Addicted to Other People's Oil. I wrote or spoke that phrase somewhere recently, but I don't have a clue where at the moment. It doesn't matter. The concept does, however. More so every day in this would-be Brave New World we're all motoring around in.

That's all of the introduction necessary for the article below. I do have to say a few words about why I am reproducing it in full in these pages. Not everyone is able to subcribe to the editorial pages of the world's best newspaper, but The New York Times felt it had to charge for its "franchise players," the folks that write what they or the paper thinks. Opinions. We all have them. And I think every one should read the unsigned editorial that appeared in the Times on Friday. Thus:

Editorial
How Dare They Use Our Oil!
Published: April 20, 2006

How's this for nerve? The leader of a country that consumes more than 20 million barrels of oil a day is warning the leader of a country that consumes some 6.5 million barrels not to try to lock up world oil resources. When President Bush welcomes the Chinese president, Hu Jintao, to the White House today, the American complaint will be that China's appetite for oil affects its stance on Iran, Sudan and other trouble spots.

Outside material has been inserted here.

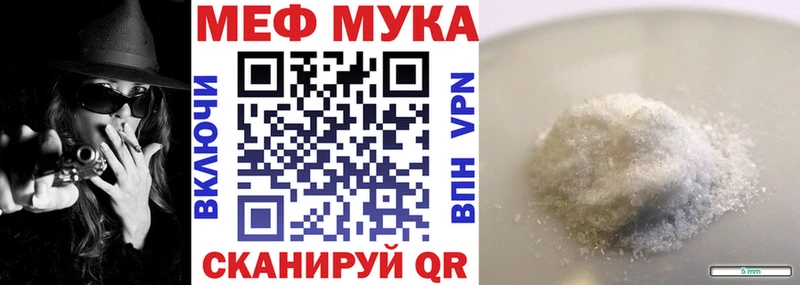 Меф VHQ  Красногорск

In other words, China is acting just like everyone else: subjugating its foreign policy to its energy concerns. The United States does it, too — witness its long-running alliance with Saudi Arabia.

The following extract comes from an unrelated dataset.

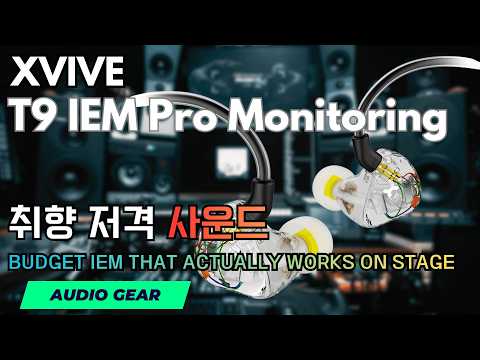 취향 저격 사운드 IEM 이어폰 - XVIVE T9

Still, the size of China's population — 1.3 billion people — puts things into an alarming context. China recently overtook Japan as the world's second-biggest consumer of oil. Its real gross domestic product is growing at 8 to 10 percent a year, and its need for energy is projected to increase by about 150 percent by 2020. China's move from bicycles to cars has accelerated its oil consumption; by 2010, China is expected to have 90 times the number of cars it had in 1990, and it will probably have more cars than America by 2030.

That leaves the world with two options. The first is to manage energy resources better. The other is to look for another planet. Simply continuing the current trends isn't viable, especially with the growing needs of India, with its one billion people and a growing economy of its own.

The United States doesn't have the right to tell a third of humanity to go back to their bicycles because the party's over. Clearly, Mr. Bush and Mr. Hu must tackle energy in a real and meaningful way. That can be done only if the United States both helps China find alternative energy sources and shows that America is doing the same thing itself.

The best possible course would be for China to leapfrog an oil-based economy and head toward sustainable alternative fuels, just as other countries are jumping past the construction of land lines for telephone service and going straight to wireless systems. China has a lot of biomass — crops, forests and wood products — that could be converted into ethanol.

China, like America, has a lot of coal. But the world can't afford for it to go ahead with a proposal to build hundreds of coal-fired power plants; that would be an environmental disaster. The United States can help stave that off by sharing clean coal technology.

None of this cooperation will work unless the United States provides leadership by making sacrifices of its own. Asking other countries to lay off the world's oil supply so America can continue to support its gas-guzzling Hummers doesn't really cut it.